One issue I think is people expect the head studs to be an issue. Why not assume they will be OK until there is data to prove otherwise.
Capital Driving Club Car # 102
How to turbo your car:
Step one. Install ecu and learn to tune and or have it tuned.
Step two. Install injectors and retune.
Step three. Install turbo parts and bits. get it running with out leaks. DO NOT DRIVE IT. Idling should be ok
Step four. Retune car
Step five enjoy
If you count the AN fittings required, you will find that you would need to add 4.
That's not saying that I wouldn't do that....just that it is added complexity to someone that would like to do it. I have something like 30 AN connections on my car....so that doesn't scare me one bit.
If you don't need the cooling though.....why add all that stuff...
makes sense.
Capital Driving Club Car # 102
How to turbo your car:
Step one. Install ecu and learn to tune and or have it tuned.
Step two. Install injectors and retune.
Step three. Install turbo parts and bits. get it running with out leaks. DO NOT DRIVE IT. Idling should be ok
Step four. Retune car
Step five enjoy
Plus to be honest the oil cooler t-stat is pretty cumbersome and heavy
Which is the beauty of a water to oil heat exchanger - no tstat needed. Faster warm ups, and as long as you have coolant cooling capacity, it will moderate high oil temps.
It's really not much added complexity IMO. You could even fab something up, as an aluminum tube of reasonable (~6-10") length is going to conduct enough heat to do the job IMO.
Last edited by PEI330Ci; 01-16-2018 at 11:34 PM.
Yep - exactly like that!
Why not use it? It sounds like it'd be perfect for what you're using it for. It's good enough for all the modern FI BMWs, why not go down the same path?
I'd use it - it's small, efficient, and cheap. N20 ftw.
The N55 cooler looks a lot like that too.
FYI, that was OEM the transmission cooler. I just added AN bungs to it....
Dry sump wouldn't need that.
Last edited by PEI330Ci; 01-17-2018 at 03:27 AM.
On another topic, in reviewing various ECU configuration tables....I realized I still have baseline dwell #s for my ignition coils. I've never gone back and "tuned" the setup.

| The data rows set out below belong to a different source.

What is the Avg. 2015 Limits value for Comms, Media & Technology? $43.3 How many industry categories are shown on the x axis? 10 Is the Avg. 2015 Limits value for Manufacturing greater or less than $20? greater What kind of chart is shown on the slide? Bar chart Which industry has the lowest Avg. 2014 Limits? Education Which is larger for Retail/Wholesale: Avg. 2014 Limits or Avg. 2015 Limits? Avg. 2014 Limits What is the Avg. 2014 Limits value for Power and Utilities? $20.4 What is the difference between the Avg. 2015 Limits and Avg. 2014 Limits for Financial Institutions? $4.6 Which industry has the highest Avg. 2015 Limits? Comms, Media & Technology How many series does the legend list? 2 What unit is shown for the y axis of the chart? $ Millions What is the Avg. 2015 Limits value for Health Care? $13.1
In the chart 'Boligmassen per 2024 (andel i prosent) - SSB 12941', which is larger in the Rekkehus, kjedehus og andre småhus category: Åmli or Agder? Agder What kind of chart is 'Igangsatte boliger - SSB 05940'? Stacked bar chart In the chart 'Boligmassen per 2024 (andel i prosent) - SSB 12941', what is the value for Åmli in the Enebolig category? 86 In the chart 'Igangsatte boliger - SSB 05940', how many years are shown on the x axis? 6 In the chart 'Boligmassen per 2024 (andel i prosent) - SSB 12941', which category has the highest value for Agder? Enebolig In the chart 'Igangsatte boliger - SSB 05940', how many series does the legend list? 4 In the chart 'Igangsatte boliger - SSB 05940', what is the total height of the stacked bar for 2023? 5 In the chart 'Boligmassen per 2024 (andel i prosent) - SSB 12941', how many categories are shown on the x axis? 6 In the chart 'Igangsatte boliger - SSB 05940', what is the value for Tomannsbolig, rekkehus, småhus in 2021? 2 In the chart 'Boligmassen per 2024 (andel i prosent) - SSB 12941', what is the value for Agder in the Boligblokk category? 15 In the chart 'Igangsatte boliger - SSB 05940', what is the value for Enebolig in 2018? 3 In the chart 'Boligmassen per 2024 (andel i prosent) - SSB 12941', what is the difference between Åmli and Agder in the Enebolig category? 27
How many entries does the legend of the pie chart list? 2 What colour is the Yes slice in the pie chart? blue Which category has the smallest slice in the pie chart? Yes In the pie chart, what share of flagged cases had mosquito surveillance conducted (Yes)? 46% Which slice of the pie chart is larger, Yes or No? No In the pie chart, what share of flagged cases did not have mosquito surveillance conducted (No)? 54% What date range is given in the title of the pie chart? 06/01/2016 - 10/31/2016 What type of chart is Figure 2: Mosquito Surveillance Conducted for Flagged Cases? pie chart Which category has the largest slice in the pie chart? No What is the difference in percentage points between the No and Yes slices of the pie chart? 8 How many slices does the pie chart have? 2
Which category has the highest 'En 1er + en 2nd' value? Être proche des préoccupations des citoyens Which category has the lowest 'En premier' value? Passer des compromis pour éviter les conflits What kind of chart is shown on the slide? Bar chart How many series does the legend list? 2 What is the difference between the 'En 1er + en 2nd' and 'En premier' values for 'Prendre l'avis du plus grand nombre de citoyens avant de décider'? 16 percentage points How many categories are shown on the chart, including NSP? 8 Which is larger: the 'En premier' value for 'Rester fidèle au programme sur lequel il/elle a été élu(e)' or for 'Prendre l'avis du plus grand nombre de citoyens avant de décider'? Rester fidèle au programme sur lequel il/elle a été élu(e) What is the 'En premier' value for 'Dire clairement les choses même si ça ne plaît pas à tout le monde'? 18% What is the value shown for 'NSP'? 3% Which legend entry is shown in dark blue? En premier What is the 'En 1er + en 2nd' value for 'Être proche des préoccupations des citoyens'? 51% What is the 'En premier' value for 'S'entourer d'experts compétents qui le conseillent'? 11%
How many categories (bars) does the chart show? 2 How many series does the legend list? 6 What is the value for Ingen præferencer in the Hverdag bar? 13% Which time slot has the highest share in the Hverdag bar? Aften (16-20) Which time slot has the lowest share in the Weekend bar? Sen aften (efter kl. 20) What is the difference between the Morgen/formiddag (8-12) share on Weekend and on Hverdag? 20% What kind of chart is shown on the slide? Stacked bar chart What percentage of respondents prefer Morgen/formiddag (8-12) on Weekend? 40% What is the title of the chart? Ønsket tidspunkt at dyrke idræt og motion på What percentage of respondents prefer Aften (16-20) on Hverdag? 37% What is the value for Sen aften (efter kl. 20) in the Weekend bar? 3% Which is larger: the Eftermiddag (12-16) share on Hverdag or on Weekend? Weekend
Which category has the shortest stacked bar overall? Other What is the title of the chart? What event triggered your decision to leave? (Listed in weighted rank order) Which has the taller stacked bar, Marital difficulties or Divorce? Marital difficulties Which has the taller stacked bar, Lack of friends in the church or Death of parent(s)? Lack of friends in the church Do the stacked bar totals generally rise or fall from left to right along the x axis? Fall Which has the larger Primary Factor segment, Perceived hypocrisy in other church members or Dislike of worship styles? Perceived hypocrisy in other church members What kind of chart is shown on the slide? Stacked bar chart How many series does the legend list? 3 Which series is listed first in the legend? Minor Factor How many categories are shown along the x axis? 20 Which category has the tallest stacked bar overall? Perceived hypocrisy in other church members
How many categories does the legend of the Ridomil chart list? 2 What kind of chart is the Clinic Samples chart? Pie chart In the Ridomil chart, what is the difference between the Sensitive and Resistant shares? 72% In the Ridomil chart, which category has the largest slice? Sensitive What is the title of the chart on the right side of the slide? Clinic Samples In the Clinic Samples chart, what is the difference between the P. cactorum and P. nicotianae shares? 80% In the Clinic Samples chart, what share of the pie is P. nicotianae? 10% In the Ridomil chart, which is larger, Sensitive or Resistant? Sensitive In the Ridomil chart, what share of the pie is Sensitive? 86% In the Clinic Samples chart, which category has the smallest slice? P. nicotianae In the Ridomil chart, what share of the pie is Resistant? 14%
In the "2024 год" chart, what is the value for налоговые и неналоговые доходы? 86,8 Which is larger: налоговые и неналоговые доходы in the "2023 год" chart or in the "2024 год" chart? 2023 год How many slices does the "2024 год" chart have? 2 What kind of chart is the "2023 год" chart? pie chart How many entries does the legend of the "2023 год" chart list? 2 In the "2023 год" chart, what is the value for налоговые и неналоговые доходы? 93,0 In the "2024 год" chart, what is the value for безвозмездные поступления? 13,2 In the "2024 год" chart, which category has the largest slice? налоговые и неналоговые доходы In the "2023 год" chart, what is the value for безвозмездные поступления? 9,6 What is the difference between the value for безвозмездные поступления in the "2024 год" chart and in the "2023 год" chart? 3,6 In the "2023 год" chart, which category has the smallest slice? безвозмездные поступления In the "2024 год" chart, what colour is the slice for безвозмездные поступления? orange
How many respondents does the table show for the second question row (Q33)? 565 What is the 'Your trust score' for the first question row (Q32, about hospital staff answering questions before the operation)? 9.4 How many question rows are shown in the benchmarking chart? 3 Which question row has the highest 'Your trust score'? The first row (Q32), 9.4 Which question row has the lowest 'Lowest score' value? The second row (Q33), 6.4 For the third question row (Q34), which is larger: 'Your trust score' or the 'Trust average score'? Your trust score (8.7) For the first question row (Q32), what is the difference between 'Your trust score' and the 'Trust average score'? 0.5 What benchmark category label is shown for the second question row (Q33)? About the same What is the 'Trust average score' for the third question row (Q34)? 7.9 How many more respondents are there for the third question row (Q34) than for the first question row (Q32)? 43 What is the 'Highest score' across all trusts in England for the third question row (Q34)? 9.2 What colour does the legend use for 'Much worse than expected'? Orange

Seems I might have been running a little bit more...
15v = 1.8ms
14V = 2.0ms
13V = 2.4ms
12v = 3.1ms
11v = 3.9ms
10v = 4.0ms
Last edited by PEI330Ci; 01-17-2018 at 05:47 AM.
You don’t need one unless you track the car or live in the desert. I’d view that thing as helpful in warming up the oil in the winter. If you don’t drive in winter, you don’t need it. If you just want to add a cooler and fittings and hoses to your car as another project, though, then go for it since it won’t do any harm unless it adds restriction but you could make another project out of testing restriction so you would get 2 projects out of this.
Maybe my next engine will be the aluminum version to save the 40 lbs difference if strength is not an issue for my low power build <800 whp.
I’d be more interested in the potential benefits of the dual vanos M54.
GTX4202 is my latest fascination....
The N52 engine actually looks really promising. Very light, bedplate design, very nice flowing head.
Is the turbo N54 related to the N52? As I recall the N54 head has smaller valves than our heads.
Valve size doesn't tell the whole story. SR20VE heads have smaller exhaust valves by 1 mm than SR20DET heads, but their exhaust flow is still up around 15% due to a higher port floor on exit and the subsequent larger short turn radius. The intake valves are the same size but the intake port flow is like +60% over the DET head.